The movement to the cloud has fundamentally changed how applications are now being written and deployed. Cloud native applications, built from microservices and containerized will, by some estimates, show up in 90% of all applications by 2022.
Microservices applications are characterized by not only large scale in terms of number of heterogeneous components, containers or pods, nodes or VMs, but also highly dynamic structure, transient workloads, and changes within the application components. Legacy monitoring systems pre-dating Kubernetes have been built on disparate, closed, and proprietary silos of data collectors and its associated analyses. Ops teams had to build up and train on multiple dedicated and specialized tools for logs, metrics, and traces.
Comprehending and managing performance of microservice applications, where Ops teams are receiving an order of magnitude more signals, is much more challenging. They can’t continue to scale their teams at the pace of new application roll-outs and are over-provisioning cloud resources because they lack the visibility. The old ways of monitoring are no longer enough!

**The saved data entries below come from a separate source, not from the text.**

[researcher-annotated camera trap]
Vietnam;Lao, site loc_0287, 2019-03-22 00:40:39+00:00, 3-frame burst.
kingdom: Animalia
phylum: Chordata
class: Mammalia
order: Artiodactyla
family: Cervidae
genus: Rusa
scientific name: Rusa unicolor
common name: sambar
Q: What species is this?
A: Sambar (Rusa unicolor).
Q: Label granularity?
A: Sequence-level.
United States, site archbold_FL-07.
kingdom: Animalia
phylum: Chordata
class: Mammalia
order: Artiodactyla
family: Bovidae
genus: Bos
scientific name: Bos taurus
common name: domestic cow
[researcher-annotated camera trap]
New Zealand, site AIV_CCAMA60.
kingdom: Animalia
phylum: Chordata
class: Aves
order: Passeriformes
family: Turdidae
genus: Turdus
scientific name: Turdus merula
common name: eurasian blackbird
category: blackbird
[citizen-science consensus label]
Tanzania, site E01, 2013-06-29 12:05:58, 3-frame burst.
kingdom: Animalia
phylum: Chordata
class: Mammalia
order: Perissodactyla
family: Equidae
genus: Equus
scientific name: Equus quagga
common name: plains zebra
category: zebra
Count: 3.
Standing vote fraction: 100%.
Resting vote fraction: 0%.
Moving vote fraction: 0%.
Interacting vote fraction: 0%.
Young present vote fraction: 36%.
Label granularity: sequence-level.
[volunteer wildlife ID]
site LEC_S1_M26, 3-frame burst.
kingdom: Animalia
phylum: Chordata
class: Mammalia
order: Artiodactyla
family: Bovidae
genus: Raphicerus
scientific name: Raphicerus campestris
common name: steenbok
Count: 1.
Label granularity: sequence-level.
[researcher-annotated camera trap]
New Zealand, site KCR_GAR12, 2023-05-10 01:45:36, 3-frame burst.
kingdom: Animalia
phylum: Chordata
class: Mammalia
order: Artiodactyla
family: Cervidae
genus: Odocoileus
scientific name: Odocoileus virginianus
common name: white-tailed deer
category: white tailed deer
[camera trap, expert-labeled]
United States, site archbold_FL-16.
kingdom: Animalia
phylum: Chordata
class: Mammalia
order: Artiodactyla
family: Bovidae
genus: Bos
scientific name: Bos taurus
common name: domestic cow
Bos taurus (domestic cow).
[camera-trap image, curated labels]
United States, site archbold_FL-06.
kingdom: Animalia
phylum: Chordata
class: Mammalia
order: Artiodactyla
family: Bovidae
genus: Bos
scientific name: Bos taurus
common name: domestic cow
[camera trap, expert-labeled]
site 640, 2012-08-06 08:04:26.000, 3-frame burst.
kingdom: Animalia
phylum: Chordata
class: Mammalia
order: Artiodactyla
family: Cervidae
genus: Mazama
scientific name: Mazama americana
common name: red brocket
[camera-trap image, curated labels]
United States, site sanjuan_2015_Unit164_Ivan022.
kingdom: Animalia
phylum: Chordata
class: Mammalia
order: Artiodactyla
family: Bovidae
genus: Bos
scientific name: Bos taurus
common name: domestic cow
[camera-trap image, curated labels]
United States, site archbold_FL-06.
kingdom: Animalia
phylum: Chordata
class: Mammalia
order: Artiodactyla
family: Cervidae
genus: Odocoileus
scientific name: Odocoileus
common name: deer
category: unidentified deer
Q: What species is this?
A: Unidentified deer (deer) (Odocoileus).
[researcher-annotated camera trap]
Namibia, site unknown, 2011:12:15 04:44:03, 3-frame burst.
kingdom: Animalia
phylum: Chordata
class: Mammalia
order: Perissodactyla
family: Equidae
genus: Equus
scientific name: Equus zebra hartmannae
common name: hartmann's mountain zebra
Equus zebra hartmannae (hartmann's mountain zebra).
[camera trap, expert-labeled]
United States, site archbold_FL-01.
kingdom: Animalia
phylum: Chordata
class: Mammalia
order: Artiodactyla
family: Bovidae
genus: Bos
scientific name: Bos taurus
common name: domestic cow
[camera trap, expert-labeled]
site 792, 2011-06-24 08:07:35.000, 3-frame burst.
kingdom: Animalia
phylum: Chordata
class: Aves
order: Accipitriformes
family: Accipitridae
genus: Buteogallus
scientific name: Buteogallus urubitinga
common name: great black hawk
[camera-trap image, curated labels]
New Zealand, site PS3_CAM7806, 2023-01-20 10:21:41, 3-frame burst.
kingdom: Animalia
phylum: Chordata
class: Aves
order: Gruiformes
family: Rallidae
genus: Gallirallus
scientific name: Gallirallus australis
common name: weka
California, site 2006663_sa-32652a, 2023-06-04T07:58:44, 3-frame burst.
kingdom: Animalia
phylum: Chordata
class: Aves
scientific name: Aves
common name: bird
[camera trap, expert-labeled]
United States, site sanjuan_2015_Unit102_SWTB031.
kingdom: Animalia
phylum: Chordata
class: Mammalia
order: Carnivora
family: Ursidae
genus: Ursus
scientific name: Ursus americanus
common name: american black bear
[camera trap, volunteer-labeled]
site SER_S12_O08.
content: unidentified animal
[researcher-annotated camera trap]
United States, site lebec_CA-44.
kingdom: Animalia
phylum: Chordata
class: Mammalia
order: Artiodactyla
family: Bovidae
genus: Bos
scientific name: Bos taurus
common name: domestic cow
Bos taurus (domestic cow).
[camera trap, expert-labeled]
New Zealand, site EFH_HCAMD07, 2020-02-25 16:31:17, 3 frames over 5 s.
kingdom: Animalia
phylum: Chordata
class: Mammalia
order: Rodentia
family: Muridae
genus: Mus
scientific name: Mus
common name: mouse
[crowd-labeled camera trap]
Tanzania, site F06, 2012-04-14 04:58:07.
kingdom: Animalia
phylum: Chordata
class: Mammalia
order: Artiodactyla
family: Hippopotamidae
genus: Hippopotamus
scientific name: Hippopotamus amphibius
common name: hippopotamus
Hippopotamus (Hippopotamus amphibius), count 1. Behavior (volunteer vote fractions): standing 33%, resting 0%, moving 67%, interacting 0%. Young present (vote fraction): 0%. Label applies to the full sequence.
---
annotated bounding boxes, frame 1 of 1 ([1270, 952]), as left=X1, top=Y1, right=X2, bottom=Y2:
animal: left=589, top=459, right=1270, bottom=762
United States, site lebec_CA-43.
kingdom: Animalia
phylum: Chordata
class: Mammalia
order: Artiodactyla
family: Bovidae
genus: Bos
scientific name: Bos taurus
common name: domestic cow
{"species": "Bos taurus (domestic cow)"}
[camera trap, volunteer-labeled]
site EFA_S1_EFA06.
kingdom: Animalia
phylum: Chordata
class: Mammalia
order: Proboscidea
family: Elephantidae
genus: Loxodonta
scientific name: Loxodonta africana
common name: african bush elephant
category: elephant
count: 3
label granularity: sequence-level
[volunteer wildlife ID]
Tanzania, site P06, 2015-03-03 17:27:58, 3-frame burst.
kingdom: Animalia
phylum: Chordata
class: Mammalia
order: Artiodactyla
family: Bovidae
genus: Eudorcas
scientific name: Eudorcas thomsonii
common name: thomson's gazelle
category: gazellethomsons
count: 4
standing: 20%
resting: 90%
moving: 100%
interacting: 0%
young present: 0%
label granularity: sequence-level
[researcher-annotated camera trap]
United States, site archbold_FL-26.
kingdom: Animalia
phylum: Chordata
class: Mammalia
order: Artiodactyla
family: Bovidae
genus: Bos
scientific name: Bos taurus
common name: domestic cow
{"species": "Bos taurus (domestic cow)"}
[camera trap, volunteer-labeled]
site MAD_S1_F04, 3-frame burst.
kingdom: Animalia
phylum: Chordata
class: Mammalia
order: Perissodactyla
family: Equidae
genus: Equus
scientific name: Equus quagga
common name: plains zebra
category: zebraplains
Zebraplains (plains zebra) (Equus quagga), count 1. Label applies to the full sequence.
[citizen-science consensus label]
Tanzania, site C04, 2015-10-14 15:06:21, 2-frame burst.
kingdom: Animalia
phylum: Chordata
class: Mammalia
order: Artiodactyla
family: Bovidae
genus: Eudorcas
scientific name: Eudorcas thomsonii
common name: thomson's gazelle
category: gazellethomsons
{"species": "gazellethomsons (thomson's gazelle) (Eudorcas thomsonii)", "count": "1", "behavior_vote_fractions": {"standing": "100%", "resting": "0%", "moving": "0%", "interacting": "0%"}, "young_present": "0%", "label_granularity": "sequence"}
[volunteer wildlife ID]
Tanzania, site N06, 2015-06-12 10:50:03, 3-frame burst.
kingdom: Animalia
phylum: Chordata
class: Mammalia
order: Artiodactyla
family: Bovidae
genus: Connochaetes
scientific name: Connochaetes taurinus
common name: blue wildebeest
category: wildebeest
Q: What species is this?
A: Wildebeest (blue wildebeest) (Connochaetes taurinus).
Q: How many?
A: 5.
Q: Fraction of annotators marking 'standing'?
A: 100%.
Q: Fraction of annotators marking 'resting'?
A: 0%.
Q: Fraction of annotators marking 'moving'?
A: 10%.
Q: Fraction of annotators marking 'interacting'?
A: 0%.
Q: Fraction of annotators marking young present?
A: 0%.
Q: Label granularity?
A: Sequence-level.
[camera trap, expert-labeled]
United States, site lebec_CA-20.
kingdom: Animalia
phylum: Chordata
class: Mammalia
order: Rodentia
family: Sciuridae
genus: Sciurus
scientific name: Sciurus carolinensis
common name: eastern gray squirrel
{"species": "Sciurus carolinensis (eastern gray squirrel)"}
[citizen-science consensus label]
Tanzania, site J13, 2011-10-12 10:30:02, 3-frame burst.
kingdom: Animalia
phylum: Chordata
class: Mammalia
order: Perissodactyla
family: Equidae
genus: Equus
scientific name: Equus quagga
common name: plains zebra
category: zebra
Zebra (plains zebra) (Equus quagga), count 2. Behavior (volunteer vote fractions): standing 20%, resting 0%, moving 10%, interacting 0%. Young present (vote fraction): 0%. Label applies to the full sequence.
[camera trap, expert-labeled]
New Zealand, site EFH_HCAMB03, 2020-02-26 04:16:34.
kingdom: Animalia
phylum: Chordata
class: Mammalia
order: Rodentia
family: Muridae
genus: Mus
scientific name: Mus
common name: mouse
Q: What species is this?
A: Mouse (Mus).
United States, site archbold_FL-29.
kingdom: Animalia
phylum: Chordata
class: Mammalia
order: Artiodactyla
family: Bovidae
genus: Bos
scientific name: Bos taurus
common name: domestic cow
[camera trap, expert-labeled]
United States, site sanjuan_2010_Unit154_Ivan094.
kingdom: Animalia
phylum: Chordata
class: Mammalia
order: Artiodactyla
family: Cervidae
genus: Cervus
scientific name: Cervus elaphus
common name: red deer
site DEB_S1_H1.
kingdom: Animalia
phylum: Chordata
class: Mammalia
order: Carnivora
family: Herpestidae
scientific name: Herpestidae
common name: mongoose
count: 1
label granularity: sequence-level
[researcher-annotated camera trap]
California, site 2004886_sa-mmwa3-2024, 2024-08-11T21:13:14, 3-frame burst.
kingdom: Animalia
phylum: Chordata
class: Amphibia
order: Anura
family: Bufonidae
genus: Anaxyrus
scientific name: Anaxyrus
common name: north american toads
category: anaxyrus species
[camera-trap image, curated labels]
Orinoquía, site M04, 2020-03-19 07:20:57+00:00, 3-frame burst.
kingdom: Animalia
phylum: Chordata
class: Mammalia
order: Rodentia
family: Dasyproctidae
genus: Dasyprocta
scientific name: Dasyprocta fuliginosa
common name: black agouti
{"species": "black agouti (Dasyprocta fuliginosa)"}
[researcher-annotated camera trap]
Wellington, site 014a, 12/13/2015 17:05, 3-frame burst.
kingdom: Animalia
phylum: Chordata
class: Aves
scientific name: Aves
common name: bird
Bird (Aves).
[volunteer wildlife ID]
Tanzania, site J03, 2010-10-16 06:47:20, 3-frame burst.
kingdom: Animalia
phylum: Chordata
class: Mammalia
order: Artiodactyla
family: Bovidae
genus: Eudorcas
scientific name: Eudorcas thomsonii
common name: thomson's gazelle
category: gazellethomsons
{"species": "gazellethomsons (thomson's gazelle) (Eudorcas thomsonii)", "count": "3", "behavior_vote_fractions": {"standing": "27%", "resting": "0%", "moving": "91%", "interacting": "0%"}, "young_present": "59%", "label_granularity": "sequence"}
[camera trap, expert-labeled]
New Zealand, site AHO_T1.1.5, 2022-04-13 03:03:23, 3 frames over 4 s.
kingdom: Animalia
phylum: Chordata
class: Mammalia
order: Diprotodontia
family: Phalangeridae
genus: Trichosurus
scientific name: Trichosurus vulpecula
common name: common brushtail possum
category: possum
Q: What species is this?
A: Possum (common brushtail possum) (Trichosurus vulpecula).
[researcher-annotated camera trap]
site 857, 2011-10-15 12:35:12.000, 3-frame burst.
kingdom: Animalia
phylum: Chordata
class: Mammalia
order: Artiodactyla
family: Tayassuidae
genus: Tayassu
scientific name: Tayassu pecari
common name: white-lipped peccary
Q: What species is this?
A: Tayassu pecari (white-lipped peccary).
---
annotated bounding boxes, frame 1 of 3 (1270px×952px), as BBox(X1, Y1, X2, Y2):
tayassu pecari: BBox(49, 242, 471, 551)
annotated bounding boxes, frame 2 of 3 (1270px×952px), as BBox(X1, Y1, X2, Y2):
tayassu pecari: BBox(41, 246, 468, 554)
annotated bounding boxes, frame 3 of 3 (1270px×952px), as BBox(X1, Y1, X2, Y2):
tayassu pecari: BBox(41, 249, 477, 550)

The Kubernetes and cloud ecosystem from CNCF has many free monitoring tools, such as Prometheus for real-time metrics, Fluentd and Loki for logs and telemetry tools that can provide the information needed for actionable observability. In their latest April 2020 report, Gartner estimates 'by 2025, 50% of new cloud-native application monitoring will use open-source instrumentation instead of vendor-specific agents for improved interoperability, up from 5% in 2019.'
OpsCruise has shown that using data from such open source tools that provide metrics, events, flows and logs, one can create detailed insights into the application operations. And, then use it further to proactively identify emerging problems, isolate sources of problems and determine corrective actions.
There is an imperative need to have ‘early warning systems’ to reduce the war room effort that Ops faces. Given the increased complexity of cloud application in terms of the volume and rate of change a reactive response to application problems is becoming less acceptable.
Legacy monitoring tools are great for viewing dashboards and setting thresholds for alerts. Unfortunately, while Ops teams can get a shower of alerts, many which are false, they often do not identify or help isolate the cause of the problem, requiring significant human effort in remediation.
What Ops needs is to detect problems and take corrective actions to minimize the war rooms. In short Ops teams need closed-loop control of their applications!
OpsCruise’s approach is to build a model-based control system for cloud applications. Given the complex, heterogeneous, and dynamic distributed systems, a multi-stage sequence of processing is required. Each step or stage poses a different problem statement requiring a different solution as shown below.
The objective of each stage in this seven-step AI/ML pipeline, known as Cruise Control is to gain progressively increasing visibility into and application understanding across its components so that emerging problems can be detected, analyzed, isolate faults and determine the required corrective action.
In production, OpsCruise has proven it can make significant improvements around the observability of cloud applications with the following business outcomes:
50% SRE productivity improvement. OpsCruise can get organizations on the path to supporting more applications at higher release velocity with existing staff. Organizations have been able to improve their SRE / Dev ratios by as much 50%.
40% more alerts handled by L1. Because OpsCruise alerts are highly enriched and prescriptive, it means fewer need to be escalated to expensive L2/L3 resources for resolution.
20% fewer cloud resources. A lack of performance understanding leads to over-sized instances and pod allocations in K8s. OpsCruise has enabled organizations to make adjustments using as much as 20% fewer resources without impacting performance or risk.